(Questions about scene geometry)
--------------------

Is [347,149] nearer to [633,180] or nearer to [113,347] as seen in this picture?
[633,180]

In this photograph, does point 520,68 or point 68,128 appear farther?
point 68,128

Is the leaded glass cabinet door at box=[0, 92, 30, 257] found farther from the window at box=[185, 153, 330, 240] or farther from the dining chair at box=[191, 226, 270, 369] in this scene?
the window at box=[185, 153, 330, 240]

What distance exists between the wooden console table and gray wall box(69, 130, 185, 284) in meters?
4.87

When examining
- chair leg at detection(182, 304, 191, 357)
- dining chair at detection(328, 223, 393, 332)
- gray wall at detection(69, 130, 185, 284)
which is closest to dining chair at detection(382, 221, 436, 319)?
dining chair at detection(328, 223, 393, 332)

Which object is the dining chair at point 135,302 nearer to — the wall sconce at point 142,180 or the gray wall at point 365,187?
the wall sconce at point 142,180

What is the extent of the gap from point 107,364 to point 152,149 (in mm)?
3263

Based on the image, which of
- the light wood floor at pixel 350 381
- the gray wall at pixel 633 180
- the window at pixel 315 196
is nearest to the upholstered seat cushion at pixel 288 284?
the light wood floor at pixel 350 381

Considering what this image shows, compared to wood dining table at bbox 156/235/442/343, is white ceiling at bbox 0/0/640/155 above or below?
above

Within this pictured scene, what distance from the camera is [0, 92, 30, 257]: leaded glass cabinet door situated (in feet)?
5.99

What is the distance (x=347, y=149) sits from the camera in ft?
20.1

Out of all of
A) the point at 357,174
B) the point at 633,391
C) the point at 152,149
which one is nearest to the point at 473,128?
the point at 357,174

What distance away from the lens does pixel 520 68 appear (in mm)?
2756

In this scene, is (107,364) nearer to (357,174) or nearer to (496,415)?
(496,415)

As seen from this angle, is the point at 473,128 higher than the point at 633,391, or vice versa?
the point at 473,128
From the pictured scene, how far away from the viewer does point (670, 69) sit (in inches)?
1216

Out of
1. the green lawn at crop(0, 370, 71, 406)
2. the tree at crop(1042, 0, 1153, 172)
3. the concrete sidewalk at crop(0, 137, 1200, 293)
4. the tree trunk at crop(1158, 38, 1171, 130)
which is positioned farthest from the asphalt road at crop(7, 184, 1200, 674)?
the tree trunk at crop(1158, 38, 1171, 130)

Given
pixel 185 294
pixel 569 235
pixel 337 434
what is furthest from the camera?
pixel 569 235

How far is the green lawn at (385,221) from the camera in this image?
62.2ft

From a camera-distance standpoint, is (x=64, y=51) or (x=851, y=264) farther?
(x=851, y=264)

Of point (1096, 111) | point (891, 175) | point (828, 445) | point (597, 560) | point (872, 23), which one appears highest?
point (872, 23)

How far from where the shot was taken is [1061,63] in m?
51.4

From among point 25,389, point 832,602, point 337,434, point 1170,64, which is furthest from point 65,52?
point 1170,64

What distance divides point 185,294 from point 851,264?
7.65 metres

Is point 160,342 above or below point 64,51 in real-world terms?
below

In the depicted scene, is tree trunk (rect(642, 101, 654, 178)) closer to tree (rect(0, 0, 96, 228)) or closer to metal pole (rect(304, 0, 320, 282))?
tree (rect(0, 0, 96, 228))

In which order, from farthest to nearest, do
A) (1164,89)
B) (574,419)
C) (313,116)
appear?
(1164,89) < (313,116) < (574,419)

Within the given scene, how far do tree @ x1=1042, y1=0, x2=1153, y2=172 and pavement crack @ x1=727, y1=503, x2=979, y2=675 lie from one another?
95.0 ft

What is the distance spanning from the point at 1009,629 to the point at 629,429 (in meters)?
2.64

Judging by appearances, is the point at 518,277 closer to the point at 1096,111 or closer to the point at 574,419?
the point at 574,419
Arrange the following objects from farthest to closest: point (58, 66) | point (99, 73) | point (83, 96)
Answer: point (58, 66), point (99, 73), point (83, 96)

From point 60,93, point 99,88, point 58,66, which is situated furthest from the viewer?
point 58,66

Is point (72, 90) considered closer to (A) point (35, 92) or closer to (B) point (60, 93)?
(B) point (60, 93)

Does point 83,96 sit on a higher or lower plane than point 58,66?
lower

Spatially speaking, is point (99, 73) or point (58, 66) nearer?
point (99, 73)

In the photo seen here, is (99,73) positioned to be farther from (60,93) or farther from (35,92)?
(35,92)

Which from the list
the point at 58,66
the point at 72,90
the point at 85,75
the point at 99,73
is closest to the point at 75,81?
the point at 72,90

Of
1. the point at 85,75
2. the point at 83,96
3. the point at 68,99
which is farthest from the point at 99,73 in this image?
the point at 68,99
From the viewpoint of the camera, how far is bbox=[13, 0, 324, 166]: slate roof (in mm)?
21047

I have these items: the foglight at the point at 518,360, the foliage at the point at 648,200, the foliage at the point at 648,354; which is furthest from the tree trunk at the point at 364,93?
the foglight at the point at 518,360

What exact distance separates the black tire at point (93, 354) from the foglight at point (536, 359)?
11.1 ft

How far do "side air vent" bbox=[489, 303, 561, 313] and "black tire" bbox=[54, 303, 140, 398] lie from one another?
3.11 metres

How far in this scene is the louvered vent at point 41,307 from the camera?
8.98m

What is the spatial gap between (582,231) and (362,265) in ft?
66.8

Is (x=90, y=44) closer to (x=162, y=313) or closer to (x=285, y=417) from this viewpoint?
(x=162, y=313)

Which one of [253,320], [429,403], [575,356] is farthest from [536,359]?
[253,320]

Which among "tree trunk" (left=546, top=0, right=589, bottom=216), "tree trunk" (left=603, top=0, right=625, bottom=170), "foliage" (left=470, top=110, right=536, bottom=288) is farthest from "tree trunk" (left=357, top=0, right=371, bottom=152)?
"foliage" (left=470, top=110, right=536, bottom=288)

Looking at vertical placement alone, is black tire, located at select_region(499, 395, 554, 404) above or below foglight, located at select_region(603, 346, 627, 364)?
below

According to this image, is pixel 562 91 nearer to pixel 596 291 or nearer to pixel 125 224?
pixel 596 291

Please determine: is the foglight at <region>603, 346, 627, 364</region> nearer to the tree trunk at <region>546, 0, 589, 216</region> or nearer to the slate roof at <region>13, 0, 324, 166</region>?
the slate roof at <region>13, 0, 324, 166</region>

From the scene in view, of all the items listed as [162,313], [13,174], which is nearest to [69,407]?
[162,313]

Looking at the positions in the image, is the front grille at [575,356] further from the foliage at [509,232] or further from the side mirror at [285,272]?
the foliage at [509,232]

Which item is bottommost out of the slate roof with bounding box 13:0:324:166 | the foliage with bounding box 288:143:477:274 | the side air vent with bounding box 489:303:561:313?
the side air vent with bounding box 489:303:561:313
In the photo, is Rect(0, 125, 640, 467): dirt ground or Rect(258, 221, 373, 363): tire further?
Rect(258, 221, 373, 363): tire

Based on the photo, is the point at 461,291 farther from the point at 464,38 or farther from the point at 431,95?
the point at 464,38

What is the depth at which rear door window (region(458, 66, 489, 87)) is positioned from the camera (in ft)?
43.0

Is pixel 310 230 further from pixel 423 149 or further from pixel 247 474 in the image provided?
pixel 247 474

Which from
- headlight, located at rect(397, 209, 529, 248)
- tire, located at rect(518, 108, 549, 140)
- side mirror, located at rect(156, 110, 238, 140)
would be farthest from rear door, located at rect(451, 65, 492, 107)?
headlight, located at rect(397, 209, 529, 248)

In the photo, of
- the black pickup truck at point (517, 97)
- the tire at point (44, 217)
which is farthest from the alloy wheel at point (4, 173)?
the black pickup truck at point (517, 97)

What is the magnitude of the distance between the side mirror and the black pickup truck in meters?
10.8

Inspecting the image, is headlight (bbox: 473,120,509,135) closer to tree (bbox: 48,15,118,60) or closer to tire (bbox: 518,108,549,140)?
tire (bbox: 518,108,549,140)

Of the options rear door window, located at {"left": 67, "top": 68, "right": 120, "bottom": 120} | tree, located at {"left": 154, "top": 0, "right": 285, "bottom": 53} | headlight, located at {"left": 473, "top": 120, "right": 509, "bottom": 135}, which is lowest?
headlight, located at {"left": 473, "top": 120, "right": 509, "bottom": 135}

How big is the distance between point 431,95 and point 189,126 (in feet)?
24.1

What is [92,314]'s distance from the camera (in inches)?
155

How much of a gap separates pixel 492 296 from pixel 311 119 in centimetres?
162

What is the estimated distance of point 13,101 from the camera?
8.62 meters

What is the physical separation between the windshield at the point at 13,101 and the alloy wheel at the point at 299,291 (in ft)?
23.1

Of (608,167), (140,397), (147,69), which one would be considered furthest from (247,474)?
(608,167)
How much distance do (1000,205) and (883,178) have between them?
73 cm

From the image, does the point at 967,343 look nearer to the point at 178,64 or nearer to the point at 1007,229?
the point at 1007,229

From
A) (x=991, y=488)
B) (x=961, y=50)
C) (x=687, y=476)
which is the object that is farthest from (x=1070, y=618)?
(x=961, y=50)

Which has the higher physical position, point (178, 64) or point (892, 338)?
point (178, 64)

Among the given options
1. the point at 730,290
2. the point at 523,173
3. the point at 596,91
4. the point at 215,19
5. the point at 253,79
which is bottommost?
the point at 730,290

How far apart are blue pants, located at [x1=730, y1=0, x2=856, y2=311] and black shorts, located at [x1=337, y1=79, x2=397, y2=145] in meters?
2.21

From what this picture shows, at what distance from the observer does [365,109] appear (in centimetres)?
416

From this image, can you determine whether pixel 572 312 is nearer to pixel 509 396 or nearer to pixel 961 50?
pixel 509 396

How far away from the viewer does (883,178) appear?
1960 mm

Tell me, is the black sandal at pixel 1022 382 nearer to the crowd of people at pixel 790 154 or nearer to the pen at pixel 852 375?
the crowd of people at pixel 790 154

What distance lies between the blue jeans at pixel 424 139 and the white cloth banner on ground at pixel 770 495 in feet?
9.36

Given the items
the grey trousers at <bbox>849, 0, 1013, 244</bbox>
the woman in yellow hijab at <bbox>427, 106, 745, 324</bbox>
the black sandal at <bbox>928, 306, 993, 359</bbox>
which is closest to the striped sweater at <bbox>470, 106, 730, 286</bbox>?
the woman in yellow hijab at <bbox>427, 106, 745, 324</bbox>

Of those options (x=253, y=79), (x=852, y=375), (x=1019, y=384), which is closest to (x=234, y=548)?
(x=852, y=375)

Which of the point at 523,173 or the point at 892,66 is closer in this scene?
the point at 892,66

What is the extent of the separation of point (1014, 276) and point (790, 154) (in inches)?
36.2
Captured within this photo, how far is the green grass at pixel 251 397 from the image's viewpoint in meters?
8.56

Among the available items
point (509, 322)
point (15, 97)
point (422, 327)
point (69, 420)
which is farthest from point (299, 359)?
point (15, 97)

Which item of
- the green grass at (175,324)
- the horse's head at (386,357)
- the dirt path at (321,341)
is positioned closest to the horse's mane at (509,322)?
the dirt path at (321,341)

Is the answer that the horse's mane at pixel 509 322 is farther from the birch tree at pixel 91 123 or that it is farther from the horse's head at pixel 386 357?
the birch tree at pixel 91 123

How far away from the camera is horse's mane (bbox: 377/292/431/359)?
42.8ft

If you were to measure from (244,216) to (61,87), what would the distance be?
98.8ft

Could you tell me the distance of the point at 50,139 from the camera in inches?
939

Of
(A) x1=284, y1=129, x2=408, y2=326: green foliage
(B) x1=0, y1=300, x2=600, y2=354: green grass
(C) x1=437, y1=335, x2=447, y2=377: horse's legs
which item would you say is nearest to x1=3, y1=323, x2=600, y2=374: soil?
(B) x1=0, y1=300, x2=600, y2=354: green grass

--------------------

**WRITTEN EXERCISE**
Update the lines from the line with "How big is the" up to and including the line with "8.62 meters", replacing "camera" with "viewer" and keeping everything else unchanged. Return only those lines.

**COMPLETED EXERCISE**
How big is the distance between point 431,95 and point 189,126 (in feet)?
24.1

What is [92,314]'s distance from the viewer (in inches)?
155

How much of a gap separates pixel 492 296 from pixel 311 119 in centimetres?
162

What is the estimated distance of point 13,101 from the viewer?
8.62 meters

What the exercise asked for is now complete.